If you're setting your thermostat to 40c (for a species that requires 32~), you're doing something wrong... The only time you would get temperature differences like this is in a racking setup where the tubs higher than the measured tubs will get higher, lower ones will get lower temps... that's just basic knowledge.. say they have lots of substrate, what happens when that snake starts moving the substrate and getting closer than the thermometer reading spot to the heat source thats now set @ 40c... not good, especially for a baby.





Sdaji said:


> When you remove the tub in your system and replace it, you're putting it onto an overheated element, it's inherently unstable. Using this system with multiple tubs could potentially be dangerous.


removing it from what system????? picking it up off the heat mat/cord??? over heated what element????? its set to 32/33

OK but he only has 1 tub and 1 heat source (preferably a mat for a single tub) at this time...


i use heat cord in my rack setup, set to 32c in the middle row, never had to touch it once and all my tubs sit between 31 and 32.5 24/7 even in summer, is this also wrong??


----------



## Sdaji (Feb 27, 2021)

I disagree, but don't want to argue. You've obviously been doing this longer than I have and know better, all good.


----------



## newtothescene (Mar 1, 2021)

This is my current set up:
It seems to be working the best but I believe there could be some improvements made. My concerns are written on the attachment.
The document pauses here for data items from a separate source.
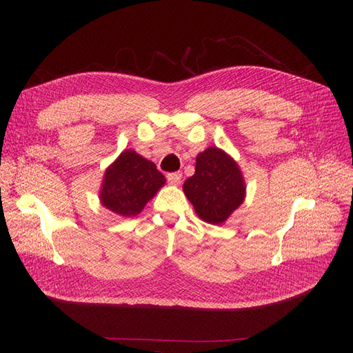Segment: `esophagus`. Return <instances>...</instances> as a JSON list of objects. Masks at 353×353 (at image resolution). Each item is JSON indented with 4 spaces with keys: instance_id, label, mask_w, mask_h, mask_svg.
Returning <instances> with one entry per match:
<instances>
[{
    "instance_id": "esophagus-1",
    "label": "esophagus",
    "mask_w": 353,
    "mask_h": 353,
    "mask_svg": "<svg viewBox=\"0 0 353 353\" xmlns=\"http://www.w3.org/2000/svg\"><path fill=\"white\" fill-rule=\"evenodd\" d=\"M168 183L170 185H178L181 183V178H183V174L181 172H172V174H168Z\"/></svg>"
}]
</instances>
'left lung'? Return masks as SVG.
<instances>
[{
  "instance_id": "1",
  "label": "left lung",
  "mask_w": 353,
  "mask_h": 353,
  "mask_svg": "<svg viewBox=\"0 0 353 353\" xmlns=\"http://www.w3.org/2000/svg\"><path fill=\"white\" fill-rule=\"evenodd\" d=\"M183 190L197 216L213 225H222L245 199L239 163L213 145L197 154L196 172L185 181Z\"/></svg>"
}]
</instances>
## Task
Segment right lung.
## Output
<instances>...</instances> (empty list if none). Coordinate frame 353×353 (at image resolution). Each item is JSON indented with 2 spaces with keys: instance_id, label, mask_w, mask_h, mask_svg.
Segmentation results:
<instances>
[{
  "instance_id": "add662e5",
  "label": "right lung",
  "mask_w": 353,
  "mask_h": 353,
  "mask_svg": "<svg viewBox=\"0 0 353 353\" xmlns=\"http://www.w3.org/2000/svg\"><path fill=\"white\" fill-rule=\"evenodd\" d=\"M166 183L156 165L134 150H123L105 169L99 191L100 203L123 218L140 213Z\"/></svg>"
}]
</instances>
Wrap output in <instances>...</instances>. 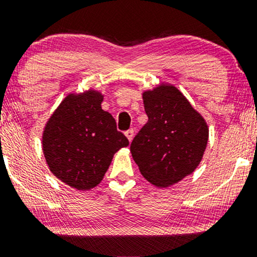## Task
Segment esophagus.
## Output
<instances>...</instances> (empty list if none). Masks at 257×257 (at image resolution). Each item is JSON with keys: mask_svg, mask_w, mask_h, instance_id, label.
<instances>
[{"mask_svg": "<svg viewBox=\"0 0 257 257\" xmlns=\"http://www.w3.org/2000/svg\"><path fill=\"white\" fill-rule=\"evenodd\" d=\"M134 135H135L134 128H130V130H127V131L125 132V136L127 137V140L130 141V142H131L132 139H134Z\"/></svg>", "mask_w": 257, "mask_h": 257, "instance_id": "34e87169", "label": "esophagus"}]
</instances>
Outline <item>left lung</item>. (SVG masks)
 Here are the masks:
<instances>
[{"mask_svg": "<svg viewBox=\"0 0 257 257\" xmlns=\"http://www.w3.org/2000/svg\"><path fill=\"white\" fill-rule=\"evenodd\" d=\"M143 104L148 121L132 140L130 151L150 183L170 186L200 164L208 128L202 116L172 85L145 92Z\"/></svg>", "mask_w": 257, "mask_h": 257, "instance_id": "obj_1", "label": "left lung"}]
</instances>
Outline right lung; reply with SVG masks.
Segmentation results:
<instances>
[{
	"instance_id": "right-lung-1",
	"label": "right lung",
	"mask_w": 257,
	"mask_h": 257,
	"mask_svg": "<svg viewBox=\"0 0 257 257\" xmlns=\"http://www.w3.org/2000/svg\"><path fill=\"white\" fill-rule=\"evenodd\" d=\"M103 96L89 90L63 99L46 123L43 150L49 168L77 190H89L103 180L112 157L128 140L115 118L101 109Z\"/></svg>"
}]
</instances>
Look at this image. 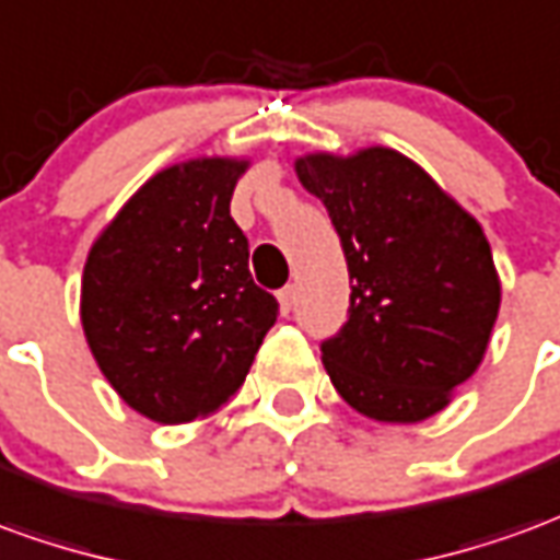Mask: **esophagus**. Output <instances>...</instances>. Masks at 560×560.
I'll return each instance as SVG.
<instances>
[{"label":"esophagus","mask_w":560,"mask_h":560,"mask_svg":"<svg viewBox=\"0 0 560 560\" xmlns=\"http://www.w3.org/2000/svg\"><path fill=\"white\" fill-rule=\"evenodd\" d=\"M293 300H296V291H293V284H288V288H281V291H279L281 315H288V312H291Z\"/></svg>","instance_id":"34e87169"}]
</instances>
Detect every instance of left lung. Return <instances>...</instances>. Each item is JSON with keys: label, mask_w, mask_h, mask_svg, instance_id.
Segmentation results:
<instances>
[{"label": "left lung", "mask_w": 560, "mask_h": 560, "mask_svg": "<svg viewBox=\"0 0 560 560\" xmlns=\"http://www.w3.org/2000/svg\"><path fill=\"white\" fill-rule=\"evenodd\" d=\"M348 260L351 306L320 346L339 397L385 424L443 412L485 358L500 276L482 226L394 148L315 151L293 160Z\"/></svg>", "instance_id": "left-lung-1"}]
</instances>
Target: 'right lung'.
Instances as JSON below:
<instances>
[{
	"label": "right lung",
	"mask_w": 560,
	"mask_h": 560,
	"mask_svg": "<svg viewBox=\"0 0 560 560\" xmlns=\"http://www.w3.org/2000/svg\"><path fill=\"white\" fill-rule=\"evenodd\" d=\"M245 158H194L151 175L96 236L81 327L117 397L158 424L218 412L252 370L279 303L248 272L230 218Z\"/></svg>",
	"instance_id": "right-lung-1"
}]
</instances>
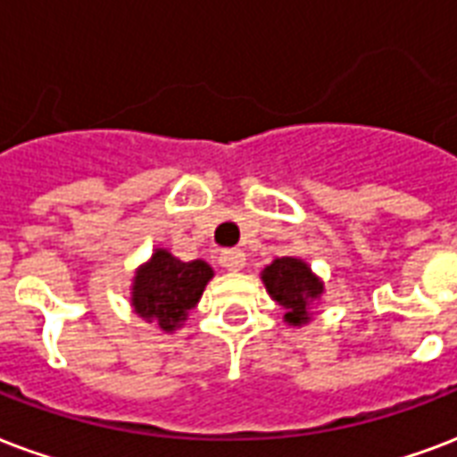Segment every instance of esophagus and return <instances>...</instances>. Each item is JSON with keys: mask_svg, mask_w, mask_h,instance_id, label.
<instances>
[{"mask_svg": "<svg viewBox=\"0 0 457 457\" xmlns=\"http://www.w3.org/2000/svg\"><path fill=\"white\" fill-rule=\"evenodd\" d=\"M244 263H246V256H244L242 249H225L220 253V266L225 270H242Z\"/></svg>", "mask_w": 457, "mask_h": 457, "instance_id": "34e87169", "label": "esophagus"}]
</instances>
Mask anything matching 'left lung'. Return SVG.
<instances>
[{
    "instance_id": "1",
    "label": "left lung",
    "mask_w": 457,
    "mask_h": 457,
    "mask_svg": "<svg viewBox=\"0 0 457 457\" xmlns=\"http://www.w3.org/2000/svg\"><path fill=\"white\" fill-rule=\"evenodd\" d=\"M261 280L268 295L285 309V321L302 326L312 321V306L323 295V283L302 259L283 256L263 268Z\"/></svg>"
}]
</instances>
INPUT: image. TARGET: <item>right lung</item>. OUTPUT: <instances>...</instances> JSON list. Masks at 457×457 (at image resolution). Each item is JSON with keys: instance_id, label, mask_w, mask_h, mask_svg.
I'll return each instance as SVG.
<instances>
[{"instance_id": "1", "label": "right lung", "mask_w": 457, "mask_h": 457, "mask_svg": "<svg viewBox=\"0 0 457 457\" xmlns=\"http://www.w3.org/2000/svg\"><path fill=\"white\" fill-rule=\"evenodd\" d=\"M213 278V268L196 259L184 263L167 249H155L151 259L138 268L131 285V306L148 323L172 333L187 321V316L204 295Z\"/></svg>"}]
</instances>
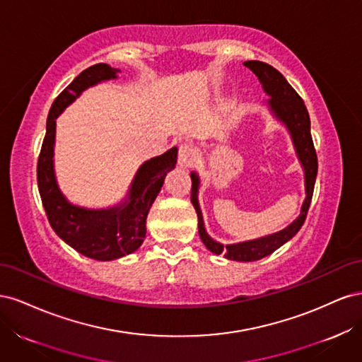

Please share any suggestions, would be greatly appreciated


----------



## Herpetology (Mar 1, 2021)

i wouldn’t put the probe inside the tub if there’s a snake inside, just because they can and will move it, if you were going to hold it down dont use anything that’s sticky like tape or glue


----------



## Sdaji (Mar 1, 2021)

Agreed about not putting the probe inside the tub. Partly because the snake may move it etc etc, but also because you want to be able to easily move the tub around for various reasons. It's also going to need cleaning... there are plenty of reasons not to, especially for contact heat sources (ambient heat is sometimes an exception but you want to be very careful, and this is not such a case).

As I keep saying, the thermostat is not a thermometer. Ignore the reading on the thermostat. It can say 40, it can say 20, it's common for them not to be calibrated properly and often even if they are, the temperature setting won't reflect the temperature at the site of interest. If the *thermometer* says it's too cold, increase the setting on the thermostat, regardless of what that number is. If it's too hot, reduce the setting on the thermostat, regardless of what that number is. Set the temperature using a thermometer to measure temperature and using the thermostat setting as an arbitrary scale, or a vague reference. I've seen so many snakes kept at the wrong temperature because of thermostats being used as thermometers. Do not use the thermostat scale as a guage for setting the temperature. Use the temperature, measured by thermometers, to set your thermostat.


----------



## newtothescene (Mar 1, 2021)

Ok, I will rest assured that the thermostat is, by nature of being just a thermostat, inaccurate. However, I feel more secure when the heat mat is regulated in accordance to the surface temperature of the tub (if I were to secure the probe down that is - would that make a difference?).
That said, if you both believe the inside-container-probe-setup will cause serious problems, in terms of cleaning and obstruction, I will try to put the probe directly to the heat source (if true to one of your previous comments, that won't disrupt the readings because heat mat because it's not a radiant or ambient heat source).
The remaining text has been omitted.